## Para trabalhar:
A. Reescreva em forma de lista o parágrafo do trecho do documento que começa com “Escolho Mulher do Pai”, mantendo os fatos principais.
B. Prossiga com o texto sobre as indicações de filmes a partir do ponto em que ele termina.

## Trecho do documento:
No total, onze filmes foram citados, sendo que quatro deles foram lembrados mais de uma vez. Confira:

Alice Riff, diretora de Meu Corpo É Político
“Meu voto vai para Jonas e o Circo Sem Lona, de Paula Gomes, pela sensibilidade com que ela conduz o filme, levando nossos sonhos a sério.”

Ana Luiza Azevedo, diretora de Quem É Primavera das Neves (parceria com Jorge Furtado)
“Escolho Mulher do Pai, com direção e roteiro de Cristiane Oliveira, um filme delicado e rigoroso, que acredita no poder do silêncio e na possibilidade de compreender o que não é dito. Uma bela estreia na direção de um longa-metragem.”

## Linhas:
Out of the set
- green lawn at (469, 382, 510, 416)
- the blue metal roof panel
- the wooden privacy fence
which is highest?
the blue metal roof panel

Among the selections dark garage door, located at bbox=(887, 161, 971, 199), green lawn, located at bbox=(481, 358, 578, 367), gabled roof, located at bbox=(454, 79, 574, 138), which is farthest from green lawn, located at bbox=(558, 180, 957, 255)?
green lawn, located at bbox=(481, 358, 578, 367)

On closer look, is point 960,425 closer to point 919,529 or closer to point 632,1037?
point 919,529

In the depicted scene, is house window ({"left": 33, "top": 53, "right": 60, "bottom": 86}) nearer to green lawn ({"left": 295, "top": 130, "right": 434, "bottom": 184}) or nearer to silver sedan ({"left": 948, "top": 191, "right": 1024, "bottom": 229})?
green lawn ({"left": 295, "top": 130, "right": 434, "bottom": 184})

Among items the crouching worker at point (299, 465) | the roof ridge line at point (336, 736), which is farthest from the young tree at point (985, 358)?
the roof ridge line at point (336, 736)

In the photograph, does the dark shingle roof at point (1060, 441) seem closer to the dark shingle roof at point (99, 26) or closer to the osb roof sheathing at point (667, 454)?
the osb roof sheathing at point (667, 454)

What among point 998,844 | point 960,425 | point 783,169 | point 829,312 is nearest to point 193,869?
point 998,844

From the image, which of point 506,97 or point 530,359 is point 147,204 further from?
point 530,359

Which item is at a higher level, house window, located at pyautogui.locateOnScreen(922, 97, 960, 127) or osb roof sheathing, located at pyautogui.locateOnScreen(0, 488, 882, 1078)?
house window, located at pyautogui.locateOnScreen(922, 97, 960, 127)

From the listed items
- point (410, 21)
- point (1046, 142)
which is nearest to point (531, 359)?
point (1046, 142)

## Exercícios resolvidos:
A.
- Filme escolhido: Mulher do Pai
- Direção e roteiro: Cristiane Oliveira
- É um filme delicado e rigoroso
- Acredita no poder do silêncio e na possibilidade de compreender o que não é dito
- É uma bela estreia na direção de um longa-metragem

B.
Caroline Fioratti, diretora de Meus 15 Anos
“Saí do cinema extasiada depois de assistir ao novo filme da Sofia Coppola, O Estranho que Nós Amamos. Com aquele incômodo bom de ter visto um grande filme. Além de construir um longa-metragem com imagens belíssimas, grandes atuações e um tom bem particular e obscuro – que eu adoro –, Sofia ousa na construção da relação entre as personagens e na abordagem de questões femininas. Ela fica no ‘limite do perigoso’, onde qualquer deslize pode ser grave, mas é justamente por ousar ficar nesse limite – e acertar – que ela sai do lugar comum e constrói um filme cheio de camadas, retratando a complexidade feminina e suas relações.  É um filme corajoso. Gostaria de aproveitar para destacar também dois filmes brasileiros que me tocaram muito: Como Nossos Pais, da Laís Bodanzky e Era o Hotel Cambridge, da Eliane Caffé – dois filmes sensíveis e necessários de duas grandes diretoras.”

Cininha de Paula, diretora de Duas de Mim
“Meu filme favorito do ano com direção feminina foi Mulher-Maravilha, de Patty Jenkins. Um filme dirigido por mulher, com uma personagem mulher. Um filme que desbancou os outros de super-heróis.”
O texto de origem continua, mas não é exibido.